* _Entries provided_
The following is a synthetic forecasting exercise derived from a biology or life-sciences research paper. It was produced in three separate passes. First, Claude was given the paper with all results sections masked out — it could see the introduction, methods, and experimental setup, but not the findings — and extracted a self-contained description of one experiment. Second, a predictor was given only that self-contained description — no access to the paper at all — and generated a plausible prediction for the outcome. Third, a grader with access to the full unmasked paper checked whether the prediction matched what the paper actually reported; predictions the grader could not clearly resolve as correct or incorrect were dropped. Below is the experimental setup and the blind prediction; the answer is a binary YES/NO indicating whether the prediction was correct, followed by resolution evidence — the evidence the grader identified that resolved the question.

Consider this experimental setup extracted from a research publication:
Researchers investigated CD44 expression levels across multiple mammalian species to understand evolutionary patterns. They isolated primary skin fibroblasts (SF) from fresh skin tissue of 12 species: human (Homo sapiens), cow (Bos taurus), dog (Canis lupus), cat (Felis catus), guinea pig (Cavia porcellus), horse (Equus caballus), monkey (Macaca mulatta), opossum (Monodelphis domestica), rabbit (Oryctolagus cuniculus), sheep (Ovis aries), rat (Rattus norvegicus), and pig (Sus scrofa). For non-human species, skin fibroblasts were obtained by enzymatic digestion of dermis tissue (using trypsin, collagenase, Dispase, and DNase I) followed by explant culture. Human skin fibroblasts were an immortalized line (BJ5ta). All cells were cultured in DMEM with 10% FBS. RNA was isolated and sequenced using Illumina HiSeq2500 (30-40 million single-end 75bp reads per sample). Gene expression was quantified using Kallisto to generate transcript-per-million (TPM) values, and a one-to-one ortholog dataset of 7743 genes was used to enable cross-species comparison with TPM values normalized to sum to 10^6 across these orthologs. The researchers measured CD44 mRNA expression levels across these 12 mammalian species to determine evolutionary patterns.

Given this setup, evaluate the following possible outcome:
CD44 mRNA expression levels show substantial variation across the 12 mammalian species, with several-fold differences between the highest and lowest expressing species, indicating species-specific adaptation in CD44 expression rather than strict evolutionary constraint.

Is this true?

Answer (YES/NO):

---

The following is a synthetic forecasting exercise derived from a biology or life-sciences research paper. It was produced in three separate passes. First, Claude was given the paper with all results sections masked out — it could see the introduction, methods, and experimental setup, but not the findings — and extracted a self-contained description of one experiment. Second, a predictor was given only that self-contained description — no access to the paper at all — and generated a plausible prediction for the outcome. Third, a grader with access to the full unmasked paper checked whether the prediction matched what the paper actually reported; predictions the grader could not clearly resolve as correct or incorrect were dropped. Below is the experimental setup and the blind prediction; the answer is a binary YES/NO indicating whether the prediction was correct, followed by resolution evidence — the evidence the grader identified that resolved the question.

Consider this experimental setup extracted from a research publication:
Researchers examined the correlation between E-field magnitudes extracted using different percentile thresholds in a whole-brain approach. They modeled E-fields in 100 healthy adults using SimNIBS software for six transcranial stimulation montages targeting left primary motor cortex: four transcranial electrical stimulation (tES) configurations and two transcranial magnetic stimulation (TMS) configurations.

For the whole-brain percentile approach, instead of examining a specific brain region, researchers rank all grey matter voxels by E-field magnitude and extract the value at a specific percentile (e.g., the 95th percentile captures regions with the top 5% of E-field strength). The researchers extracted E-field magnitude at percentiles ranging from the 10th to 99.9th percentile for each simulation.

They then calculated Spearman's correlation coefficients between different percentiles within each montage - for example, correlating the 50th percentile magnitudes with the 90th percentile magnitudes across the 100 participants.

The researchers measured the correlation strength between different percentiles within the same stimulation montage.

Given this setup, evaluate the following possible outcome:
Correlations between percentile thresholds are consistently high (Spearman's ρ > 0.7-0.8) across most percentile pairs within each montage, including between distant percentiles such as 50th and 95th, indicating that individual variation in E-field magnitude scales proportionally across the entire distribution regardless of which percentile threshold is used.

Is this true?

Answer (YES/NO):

* _Required work_
The number of lines in the data holding the string "species" is the whole answer.

* _Answer area_
2